Find the eigenvalues of this matrix and evaluate for each (x,y) where xy = 0 (note you'll have to check that these partial derivatives are "nice" here since the function is defined piecewise and might not be smooth). If both eigenvalues are positive, you have a minimum, if both are negative, you have a maximum, and if you have 1 positive and 1 negative, then you have a saddle of type (1-1).

 

[whozum]

They are saddle points. I've attached x and y slices of the function for you to see.
Testing points around the function means find values of the function around x = 0 and y = 0 to see what shape the graph takes.

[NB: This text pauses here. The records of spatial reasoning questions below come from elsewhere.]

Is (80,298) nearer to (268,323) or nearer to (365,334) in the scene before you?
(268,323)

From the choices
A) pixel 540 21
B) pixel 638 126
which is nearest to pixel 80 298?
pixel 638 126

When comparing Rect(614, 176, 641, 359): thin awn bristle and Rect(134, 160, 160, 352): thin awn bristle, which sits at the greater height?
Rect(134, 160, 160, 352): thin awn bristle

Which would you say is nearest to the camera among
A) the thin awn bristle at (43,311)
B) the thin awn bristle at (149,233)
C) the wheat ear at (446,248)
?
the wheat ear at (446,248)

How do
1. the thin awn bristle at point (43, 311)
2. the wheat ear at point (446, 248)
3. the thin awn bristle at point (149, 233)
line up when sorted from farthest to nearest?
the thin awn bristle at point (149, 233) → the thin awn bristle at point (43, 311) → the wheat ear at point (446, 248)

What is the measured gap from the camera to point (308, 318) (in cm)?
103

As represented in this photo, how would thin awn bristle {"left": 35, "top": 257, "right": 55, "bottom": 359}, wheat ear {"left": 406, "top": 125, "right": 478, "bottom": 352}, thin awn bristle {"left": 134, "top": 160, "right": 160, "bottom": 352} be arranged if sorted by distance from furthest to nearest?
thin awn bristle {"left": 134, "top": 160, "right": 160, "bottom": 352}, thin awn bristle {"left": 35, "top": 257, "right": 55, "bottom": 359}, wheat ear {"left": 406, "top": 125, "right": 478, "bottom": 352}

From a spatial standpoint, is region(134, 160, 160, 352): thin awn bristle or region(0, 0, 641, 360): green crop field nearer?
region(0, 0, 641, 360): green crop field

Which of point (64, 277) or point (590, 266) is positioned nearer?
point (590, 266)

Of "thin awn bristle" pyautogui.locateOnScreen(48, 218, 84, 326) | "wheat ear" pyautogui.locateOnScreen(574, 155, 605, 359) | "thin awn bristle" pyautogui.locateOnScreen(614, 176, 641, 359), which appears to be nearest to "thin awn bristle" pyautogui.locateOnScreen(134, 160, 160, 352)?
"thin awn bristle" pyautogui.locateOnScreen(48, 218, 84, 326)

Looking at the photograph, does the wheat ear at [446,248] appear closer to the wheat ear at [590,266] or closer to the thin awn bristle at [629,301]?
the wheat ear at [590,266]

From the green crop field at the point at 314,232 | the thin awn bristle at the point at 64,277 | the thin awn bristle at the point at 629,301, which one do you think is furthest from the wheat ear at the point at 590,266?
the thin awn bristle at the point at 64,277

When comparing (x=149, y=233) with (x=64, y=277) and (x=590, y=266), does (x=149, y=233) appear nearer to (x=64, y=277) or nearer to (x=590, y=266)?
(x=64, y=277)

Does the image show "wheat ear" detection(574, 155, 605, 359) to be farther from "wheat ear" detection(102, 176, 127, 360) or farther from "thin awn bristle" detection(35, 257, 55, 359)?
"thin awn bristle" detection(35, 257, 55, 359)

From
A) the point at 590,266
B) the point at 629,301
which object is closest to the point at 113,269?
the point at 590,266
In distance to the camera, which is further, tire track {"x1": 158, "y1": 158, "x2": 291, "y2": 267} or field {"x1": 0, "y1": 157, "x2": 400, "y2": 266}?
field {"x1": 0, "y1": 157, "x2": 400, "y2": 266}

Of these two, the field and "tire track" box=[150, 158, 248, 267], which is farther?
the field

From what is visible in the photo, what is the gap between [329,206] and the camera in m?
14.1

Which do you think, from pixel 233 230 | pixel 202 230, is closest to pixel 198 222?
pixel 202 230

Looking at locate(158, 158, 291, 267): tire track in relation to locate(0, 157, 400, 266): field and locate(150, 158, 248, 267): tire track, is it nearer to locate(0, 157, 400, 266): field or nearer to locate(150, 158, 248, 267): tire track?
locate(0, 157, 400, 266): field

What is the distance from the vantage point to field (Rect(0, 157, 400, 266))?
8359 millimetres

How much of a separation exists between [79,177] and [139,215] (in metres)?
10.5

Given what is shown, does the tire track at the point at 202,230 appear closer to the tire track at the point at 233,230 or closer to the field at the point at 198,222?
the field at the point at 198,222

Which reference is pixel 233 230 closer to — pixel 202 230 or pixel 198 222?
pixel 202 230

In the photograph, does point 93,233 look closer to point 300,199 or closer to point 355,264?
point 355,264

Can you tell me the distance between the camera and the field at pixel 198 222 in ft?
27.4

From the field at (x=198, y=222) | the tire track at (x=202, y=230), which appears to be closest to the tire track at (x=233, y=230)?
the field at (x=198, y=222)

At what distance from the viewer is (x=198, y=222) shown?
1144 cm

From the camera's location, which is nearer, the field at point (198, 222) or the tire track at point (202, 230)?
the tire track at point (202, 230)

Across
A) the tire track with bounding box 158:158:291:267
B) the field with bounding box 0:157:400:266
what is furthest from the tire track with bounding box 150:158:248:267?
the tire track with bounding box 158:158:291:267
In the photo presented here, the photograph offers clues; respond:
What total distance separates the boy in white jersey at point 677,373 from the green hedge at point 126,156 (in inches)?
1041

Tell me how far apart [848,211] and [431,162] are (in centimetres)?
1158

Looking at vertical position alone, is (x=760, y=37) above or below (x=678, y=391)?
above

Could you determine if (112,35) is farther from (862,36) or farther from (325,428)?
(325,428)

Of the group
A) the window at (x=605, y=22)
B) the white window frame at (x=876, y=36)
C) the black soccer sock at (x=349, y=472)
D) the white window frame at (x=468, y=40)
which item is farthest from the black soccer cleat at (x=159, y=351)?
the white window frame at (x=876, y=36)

http://www.public.asu.edu/~hyousif/xslice.JPG
http://www.public.asu.edu/~hyousif/yslice.JPG

 

[AKG]

Wait, are you sure you have the function written correctly? Say you take y = 1, and let x approach 0. Then 1/yx² will increase greatly, and exp(1/yx²) will be huge. At x = 0, it will suddenly drop to 0. You're right, you'll get minima on the axes since the function will be positive everywhere else. Imagine the graph y = |1/x| with y(0) = 0. Then 0 is obviously a minimum, but it's not going to be a "nice" minimum. As far as I can tell, if you took a slice of the graph of your function, then it would look something similar to the graph of the 1-variable function y = |1/x| with y(0) = 0, can you picture it?

 

[pbialos]

misunderstanding

Whozum misunderstood my function for what i can see on maple graphics. You are right AKG, my function exp(1/yx²) will tend to +infinite when y is positive and x tends to 0 or when y tends to 0+(0 by left).But it will tend to 0 in any other case(any other way to approach to the axis).
I still think the axis are minimums and not saddle points, am i right?

Many Thanks, Paul.

 

[AKG]

Yes, I think you're right. Approaching the x-axis from the positive-y side will give infinity, and approaching from the negative-y side will give 0. As you approach the negative half of the y-axis you get 0, and as you approach the positive half of the y-axis you get infinity. The points on the axes are minima. I'm attaching what I think the graph would look like.